Belize is one of those places that calls you back time and time again. Here's why one writer just can't get enough.
It's my third trip to Belize-you could say I've become a bit of an addict.
This former British colony bordered by Mexico to the north and Guatemala to the west and south may be a small country, but it has a diverse geography that includes the second largest barrier reef, a tropical rainforest that's home to hundreds of species, ancient Maya ruins, miles of white sand beaches and hundreds of islands. How could one not fall in love with the intoxicating beauty of this country?
Warning, a trip to Belize may leave you never wanting to come home.
Meet the people
The first thing I noticed in Belize was that the country is so diverse in its ethnic and cultural backgrounds, which include Maya, Mestizo, Garifuna, Creole, Mennonite, East Indian and Chinese. I was also immediately smitten with how friendly and welcoming everyone is. Each person I met in Belize, from farmers to taxi drivers, from restaurant servers to business owners, stood out in their own special way.

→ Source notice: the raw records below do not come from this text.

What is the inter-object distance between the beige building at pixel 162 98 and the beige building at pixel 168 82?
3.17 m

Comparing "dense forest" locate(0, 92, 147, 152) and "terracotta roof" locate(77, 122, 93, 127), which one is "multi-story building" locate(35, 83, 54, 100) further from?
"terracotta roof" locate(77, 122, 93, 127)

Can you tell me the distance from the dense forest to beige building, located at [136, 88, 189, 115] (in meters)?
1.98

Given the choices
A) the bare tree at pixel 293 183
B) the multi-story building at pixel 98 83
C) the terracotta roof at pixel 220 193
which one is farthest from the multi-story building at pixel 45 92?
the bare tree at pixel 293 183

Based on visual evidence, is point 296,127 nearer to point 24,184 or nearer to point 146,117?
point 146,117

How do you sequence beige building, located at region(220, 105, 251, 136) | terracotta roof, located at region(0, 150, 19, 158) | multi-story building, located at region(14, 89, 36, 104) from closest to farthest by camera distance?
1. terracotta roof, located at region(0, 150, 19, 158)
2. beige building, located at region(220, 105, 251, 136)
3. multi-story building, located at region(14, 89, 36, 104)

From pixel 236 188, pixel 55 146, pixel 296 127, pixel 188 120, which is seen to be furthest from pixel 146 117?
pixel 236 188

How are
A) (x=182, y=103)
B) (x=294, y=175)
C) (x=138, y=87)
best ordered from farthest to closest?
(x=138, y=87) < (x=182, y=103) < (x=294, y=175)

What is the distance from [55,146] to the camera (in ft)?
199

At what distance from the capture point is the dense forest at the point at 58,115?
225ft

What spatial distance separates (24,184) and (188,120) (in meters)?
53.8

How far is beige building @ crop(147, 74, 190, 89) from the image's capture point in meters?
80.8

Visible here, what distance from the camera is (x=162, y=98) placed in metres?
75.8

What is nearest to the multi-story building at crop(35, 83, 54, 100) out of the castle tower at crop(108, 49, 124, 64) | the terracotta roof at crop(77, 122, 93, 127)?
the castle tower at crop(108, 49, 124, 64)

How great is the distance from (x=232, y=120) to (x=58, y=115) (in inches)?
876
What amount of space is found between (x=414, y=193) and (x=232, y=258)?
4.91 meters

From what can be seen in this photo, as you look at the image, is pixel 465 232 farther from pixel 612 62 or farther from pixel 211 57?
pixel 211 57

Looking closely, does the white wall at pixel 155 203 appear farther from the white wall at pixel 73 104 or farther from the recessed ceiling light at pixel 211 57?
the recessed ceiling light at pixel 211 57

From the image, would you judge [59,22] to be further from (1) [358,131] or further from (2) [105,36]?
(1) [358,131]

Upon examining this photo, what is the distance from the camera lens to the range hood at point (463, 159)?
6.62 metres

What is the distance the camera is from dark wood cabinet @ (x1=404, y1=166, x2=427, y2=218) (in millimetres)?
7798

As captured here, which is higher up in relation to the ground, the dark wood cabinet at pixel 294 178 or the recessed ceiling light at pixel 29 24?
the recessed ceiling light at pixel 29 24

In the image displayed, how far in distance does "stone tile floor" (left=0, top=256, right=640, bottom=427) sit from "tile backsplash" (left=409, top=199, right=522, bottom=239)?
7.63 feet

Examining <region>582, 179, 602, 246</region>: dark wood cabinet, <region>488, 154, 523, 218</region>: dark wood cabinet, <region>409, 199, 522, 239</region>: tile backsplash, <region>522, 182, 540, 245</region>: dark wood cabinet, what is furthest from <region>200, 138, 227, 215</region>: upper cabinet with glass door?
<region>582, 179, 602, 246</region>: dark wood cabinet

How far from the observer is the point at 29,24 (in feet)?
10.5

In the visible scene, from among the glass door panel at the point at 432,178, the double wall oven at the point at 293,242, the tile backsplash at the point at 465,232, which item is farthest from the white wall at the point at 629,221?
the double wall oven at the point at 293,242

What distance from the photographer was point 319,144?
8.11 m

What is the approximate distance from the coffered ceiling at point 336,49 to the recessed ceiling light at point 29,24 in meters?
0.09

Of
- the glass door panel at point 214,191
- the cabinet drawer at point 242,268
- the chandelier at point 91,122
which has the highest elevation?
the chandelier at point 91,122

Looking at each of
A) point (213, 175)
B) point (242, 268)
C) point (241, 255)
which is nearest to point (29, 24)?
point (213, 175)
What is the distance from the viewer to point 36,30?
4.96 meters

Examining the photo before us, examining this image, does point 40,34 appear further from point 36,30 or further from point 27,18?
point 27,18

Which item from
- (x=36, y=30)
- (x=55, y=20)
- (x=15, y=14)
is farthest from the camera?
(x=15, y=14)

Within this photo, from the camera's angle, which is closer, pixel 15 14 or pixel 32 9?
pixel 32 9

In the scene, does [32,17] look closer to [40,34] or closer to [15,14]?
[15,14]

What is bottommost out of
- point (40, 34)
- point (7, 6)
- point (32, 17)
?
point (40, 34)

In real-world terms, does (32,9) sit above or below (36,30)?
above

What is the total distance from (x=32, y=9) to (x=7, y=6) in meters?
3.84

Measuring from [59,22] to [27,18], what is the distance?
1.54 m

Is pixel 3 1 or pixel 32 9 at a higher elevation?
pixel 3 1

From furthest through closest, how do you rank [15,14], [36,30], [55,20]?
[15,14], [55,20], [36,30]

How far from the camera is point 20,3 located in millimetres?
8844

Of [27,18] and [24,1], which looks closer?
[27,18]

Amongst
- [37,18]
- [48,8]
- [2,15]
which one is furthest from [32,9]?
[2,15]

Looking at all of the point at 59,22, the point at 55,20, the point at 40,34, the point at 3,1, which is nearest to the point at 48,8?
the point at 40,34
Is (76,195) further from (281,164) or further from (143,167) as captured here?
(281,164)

Elwin Ariola, a Garifuna gentleman who owns Ariola & Son's Tour Business is one example. We got into a conversation about life in Belize while he drove me from Hopkins to the Dangriga airport. Ariola spoke about two Canadian girls who were robbed while they slept. Without passports and money in Dangriga, Ariolo helped them secure new papers at the embassy and provided funds for them to get home. They remain good friends to this day. Clearly, Arilo is the man to call if you need advice about travelling around Belize and will lend a hand if you get into trouble.
Sample the water of life
Belize's barrier reef is one of the world's most famed sites for snorkelling and diving. Whether you're snorkelling in Hol Chan or around one of the Cayes, you can expect to see sealife such as whitespotted toadfish and spotted eagle rays, or even a Loggerhead Turtle in the deeper waters. For more dramatic deep dives, Blue Hole is a diver's paradise. You're likely to encounter a few sharks at the lower depths, but they should leave you alone if you don't disturb them.
Explore the rainforest
The Belize experience is not complete without a visit to the rainforest, as more than half of the country consists of subtropical jungle and rainforest. Southern Belize, particularly the Toledo district offers caving and hiking trails, and the opportunity to explore one of the least visited areas of the country. As you hike through the jungle fauna you may encounter noisy Howler monkeys, Cahone Palms (mature palms that produce nuts and oil), napping bats, panther paw prints, an alligator sunning itself on a riverbank or colourful turtles resting on logs.
Fall in love with food
The Mayas, Belize's first known inhabitants, have been growing and harvesting cacao, or cocoa, for centuries. I tasted my first roasted cocoa bean at Belcampo, an organic farm and lodge located just outside Punta Gorda. The farm grows papaya, cassava, avocados, plantains and bananas, along with vanilla, cocoa and coffee. Kelly Sayle, the resident coffee expert, gives lessons on how to roast coffee and bag it for consumption.
Visit the local markets where Mayan farmers bring their produce for sale. The Punta Gorda market is open on Wednesdays and Saturdays, and lures locals and tourists alike with fresh citrus fruits, vegetables, eggs and meats. While there, pick up a tamale or burrito from the vendors nearby.
Just be and go barefoot
Want to be a slacker? Then you've come to the right place. Belize is a place where you can just be and do nothing. Listen to the gentle swells of the ocean, lie in a hammock and allow your body to relax. You'll see that Belize has fully seduced you, too.